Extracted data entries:
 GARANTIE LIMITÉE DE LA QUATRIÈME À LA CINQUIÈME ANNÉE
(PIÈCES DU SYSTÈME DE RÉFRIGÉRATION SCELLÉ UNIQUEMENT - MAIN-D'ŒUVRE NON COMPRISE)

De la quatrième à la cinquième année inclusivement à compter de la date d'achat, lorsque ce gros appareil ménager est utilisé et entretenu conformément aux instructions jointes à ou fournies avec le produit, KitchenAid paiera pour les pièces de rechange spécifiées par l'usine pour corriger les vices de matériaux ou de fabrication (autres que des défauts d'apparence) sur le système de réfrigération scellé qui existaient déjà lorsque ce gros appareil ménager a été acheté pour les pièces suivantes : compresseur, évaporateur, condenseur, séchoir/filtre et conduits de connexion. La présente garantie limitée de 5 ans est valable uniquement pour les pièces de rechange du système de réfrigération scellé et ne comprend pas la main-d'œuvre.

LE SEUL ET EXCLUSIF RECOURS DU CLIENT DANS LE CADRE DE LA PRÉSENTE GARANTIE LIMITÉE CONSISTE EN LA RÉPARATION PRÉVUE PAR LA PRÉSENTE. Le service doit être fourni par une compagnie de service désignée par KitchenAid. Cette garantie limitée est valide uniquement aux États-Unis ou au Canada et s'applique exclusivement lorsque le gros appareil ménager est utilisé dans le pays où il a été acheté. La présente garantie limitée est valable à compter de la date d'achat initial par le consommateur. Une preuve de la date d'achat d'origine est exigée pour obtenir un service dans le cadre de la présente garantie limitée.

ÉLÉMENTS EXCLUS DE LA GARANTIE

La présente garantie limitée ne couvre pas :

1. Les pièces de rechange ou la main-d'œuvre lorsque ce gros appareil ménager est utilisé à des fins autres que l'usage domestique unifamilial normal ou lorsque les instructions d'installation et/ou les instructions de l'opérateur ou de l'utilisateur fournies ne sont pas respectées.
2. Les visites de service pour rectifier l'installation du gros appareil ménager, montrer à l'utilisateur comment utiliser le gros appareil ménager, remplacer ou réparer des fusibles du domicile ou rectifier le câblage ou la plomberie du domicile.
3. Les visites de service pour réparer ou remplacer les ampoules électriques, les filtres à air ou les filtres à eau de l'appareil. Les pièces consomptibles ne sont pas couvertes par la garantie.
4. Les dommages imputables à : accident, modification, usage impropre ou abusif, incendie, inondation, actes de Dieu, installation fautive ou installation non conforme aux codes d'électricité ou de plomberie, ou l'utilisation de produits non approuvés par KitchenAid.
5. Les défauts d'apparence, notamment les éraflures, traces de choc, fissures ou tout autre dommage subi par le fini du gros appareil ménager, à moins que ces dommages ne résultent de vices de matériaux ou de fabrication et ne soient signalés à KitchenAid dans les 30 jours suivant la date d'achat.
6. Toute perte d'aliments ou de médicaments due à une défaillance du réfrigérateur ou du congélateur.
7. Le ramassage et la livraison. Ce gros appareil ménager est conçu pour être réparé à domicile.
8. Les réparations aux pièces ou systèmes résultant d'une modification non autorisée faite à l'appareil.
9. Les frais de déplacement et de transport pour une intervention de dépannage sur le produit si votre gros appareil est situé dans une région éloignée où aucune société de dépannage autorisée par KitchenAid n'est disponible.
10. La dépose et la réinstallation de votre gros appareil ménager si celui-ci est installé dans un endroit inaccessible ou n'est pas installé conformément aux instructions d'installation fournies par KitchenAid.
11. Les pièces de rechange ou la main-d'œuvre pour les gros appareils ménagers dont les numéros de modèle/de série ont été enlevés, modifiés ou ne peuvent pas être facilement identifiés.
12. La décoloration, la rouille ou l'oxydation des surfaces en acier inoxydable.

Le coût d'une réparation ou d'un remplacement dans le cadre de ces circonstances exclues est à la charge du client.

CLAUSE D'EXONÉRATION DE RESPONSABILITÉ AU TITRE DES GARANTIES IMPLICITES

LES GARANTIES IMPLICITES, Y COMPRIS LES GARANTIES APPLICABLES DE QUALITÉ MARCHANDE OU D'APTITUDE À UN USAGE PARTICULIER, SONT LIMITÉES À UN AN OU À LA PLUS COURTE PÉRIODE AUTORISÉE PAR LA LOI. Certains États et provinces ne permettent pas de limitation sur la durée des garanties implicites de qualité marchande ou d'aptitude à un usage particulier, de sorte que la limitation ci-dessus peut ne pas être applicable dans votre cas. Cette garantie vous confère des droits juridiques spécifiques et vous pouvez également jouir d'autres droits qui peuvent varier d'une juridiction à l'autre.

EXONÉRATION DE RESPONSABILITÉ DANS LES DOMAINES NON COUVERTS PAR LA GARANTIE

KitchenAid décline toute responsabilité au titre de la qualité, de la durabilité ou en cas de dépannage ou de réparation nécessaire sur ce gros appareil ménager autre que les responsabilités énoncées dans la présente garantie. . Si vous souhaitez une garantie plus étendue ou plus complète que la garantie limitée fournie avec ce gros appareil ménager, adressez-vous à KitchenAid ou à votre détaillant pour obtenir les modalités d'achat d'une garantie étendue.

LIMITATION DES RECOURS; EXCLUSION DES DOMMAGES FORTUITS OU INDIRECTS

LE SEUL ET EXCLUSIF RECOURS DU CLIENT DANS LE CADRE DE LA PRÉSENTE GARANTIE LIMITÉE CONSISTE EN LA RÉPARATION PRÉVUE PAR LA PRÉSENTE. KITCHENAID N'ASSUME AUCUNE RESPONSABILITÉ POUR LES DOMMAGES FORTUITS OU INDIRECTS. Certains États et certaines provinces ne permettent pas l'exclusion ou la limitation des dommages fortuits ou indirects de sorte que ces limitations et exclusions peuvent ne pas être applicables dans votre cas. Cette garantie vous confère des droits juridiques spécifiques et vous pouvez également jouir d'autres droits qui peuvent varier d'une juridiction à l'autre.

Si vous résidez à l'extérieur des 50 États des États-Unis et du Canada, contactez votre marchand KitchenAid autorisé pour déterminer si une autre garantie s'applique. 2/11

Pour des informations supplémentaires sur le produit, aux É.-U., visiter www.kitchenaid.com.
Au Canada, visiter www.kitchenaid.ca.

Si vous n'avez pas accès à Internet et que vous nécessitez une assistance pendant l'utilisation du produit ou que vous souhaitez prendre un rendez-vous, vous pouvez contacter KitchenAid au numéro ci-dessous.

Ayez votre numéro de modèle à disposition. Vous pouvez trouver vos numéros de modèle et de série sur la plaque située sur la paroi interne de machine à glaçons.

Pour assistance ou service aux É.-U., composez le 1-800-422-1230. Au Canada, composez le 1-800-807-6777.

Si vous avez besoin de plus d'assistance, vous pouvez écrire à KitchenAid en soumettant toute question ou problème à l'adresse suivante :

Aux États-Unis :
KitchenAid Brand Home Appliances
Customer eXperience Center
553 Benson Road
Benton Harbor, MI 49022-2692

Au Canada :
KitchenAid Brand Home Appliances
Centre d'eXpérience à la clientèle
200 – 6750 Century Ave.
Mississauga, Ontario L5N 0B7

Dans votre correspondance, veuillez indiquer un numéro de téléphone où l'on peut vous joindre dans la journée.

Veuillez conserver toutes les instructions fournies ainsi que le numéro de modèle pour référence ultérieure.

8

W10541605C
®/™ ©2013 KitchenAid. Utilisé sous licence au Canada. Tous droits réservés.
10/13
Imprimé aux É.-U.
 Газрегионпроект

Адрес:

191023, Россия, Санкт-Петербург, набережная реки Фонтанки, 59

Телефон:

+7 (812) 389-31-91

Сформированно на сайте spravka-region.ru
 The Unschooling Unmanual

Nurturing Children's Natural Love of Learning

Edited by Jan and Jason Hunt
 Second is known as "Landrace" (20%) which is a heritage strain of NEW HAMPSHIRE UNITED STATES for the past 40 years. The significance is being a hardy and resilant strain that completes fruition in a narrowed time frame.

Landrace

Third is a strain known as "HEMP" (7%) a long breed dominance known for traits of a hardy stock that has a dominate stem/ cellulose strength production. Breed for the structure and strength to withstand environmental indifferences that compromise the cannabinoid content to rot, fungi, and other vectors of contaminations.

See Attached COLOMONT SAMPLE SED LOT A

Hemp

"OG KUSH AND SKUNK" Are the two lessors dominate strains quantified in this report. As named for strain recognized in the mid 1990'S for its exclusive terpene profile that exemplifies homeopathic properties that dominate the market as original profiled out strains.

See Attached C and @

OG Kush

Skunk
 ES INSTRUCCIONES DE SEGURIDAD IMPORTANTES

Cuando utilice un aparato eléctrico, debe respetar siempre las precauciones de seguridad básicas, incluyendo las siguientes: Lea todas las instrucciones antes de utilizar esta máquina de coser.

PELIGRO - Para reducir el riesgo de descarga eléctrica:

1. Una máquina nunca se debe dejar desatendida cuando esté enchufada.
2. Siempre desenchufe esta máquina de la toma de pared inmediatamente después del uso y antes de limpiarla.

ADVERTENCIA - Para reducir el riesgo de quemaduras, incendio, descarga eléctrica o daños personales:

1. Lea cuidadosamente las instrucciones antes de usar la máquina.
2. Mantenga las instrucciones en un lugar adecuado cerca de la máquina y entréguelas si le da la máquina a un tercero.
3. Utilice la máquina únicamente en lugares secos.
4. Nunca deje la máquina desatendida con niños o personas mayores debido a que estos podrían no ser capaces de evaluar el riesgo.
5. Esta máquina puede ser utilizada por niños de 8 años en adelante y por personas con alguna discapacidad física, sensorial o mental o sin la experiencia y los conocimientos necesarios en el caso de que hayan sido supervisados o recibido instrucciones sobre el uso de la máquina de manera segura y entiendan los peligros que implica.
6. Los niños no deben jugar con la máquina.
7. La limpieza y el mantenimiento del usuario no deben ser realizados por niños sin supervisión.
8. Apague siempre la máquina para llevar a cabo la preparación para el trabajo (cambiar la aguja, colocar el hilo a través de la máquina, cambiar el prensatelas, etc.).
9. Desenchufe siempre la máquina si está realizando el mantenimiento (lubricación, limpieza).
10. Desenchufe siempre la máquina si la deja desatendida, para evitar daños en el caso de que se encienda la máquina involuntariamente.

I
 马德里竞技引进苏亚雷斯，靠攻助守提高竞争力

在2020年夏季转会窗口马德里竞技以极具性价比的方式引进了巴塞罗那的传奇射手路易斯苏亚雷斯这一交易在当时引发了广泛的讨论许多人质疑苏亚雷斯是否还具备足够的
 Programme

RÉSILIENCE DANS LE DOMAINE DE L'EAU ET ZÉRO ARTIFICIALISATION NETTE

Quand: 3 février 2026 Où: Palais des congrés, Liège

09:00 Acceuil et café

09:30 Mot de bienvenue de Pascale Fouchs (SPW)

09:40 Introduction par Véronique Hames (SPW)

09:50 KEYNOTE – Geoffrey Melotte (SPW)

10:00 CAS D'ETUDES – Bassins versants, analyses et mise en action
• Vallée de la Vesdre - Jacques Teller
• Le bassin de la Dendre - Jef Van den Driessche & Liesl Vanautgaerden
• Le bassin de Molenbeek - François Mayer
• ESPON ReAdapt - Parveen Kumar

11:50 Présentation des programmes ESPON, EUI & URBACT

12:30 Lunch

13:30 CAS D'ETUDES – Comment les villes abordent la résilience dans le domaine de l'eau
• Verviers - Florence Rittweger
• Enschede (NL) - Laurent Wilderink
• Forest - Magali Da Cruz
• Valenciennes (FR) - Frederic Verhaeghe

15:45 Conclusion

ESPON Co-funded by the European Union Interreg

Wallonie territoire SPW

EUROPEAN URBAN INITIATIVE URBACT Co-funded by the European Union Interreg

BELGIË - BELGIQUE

● TRY IT:
When you reach the line that contains "De la quatrième à la cinquième année inclusivement", stop; output it and every line before it from the start of the data, exactly as written.

● ANSWER AREA:
 GARANTIE LIMITÉE DE LA QUATRIÈME À LA CINQUIÈME ANNÉE
(PIÈCES DU SYSTÈME DE RÉFRIGÉRATION SCELLÉ UNIQUEMENT - MAIN-D'ŒUVRE NON COMPRISE)

De la quatrième à la cinquième année inclusivement à compter de la date d'achat, lorsque ce gros appareil ménager est utilisé et entretenu conformément aux instructions jointes à ou fournies avec le produit, KitchenAid paiera pour les pièces de rechange spécifiées par l'usine pour corriger les vices de matériaux ou de fabrication (autres que des défauts d'apparence) sur le système de réfrigération scellé qui existaient déjà lorsque ce gros appareil ménager a été acheté pour les pièces suivantes : compresseur, évaporateur, condenseur, séchoir/filtre et conduits de connexion. La présente garantie limitée de 5 ans est valable uniquement pour les pièces de rechange du système de réfrigération scellé et ne comprend pas la main-d'œuvre.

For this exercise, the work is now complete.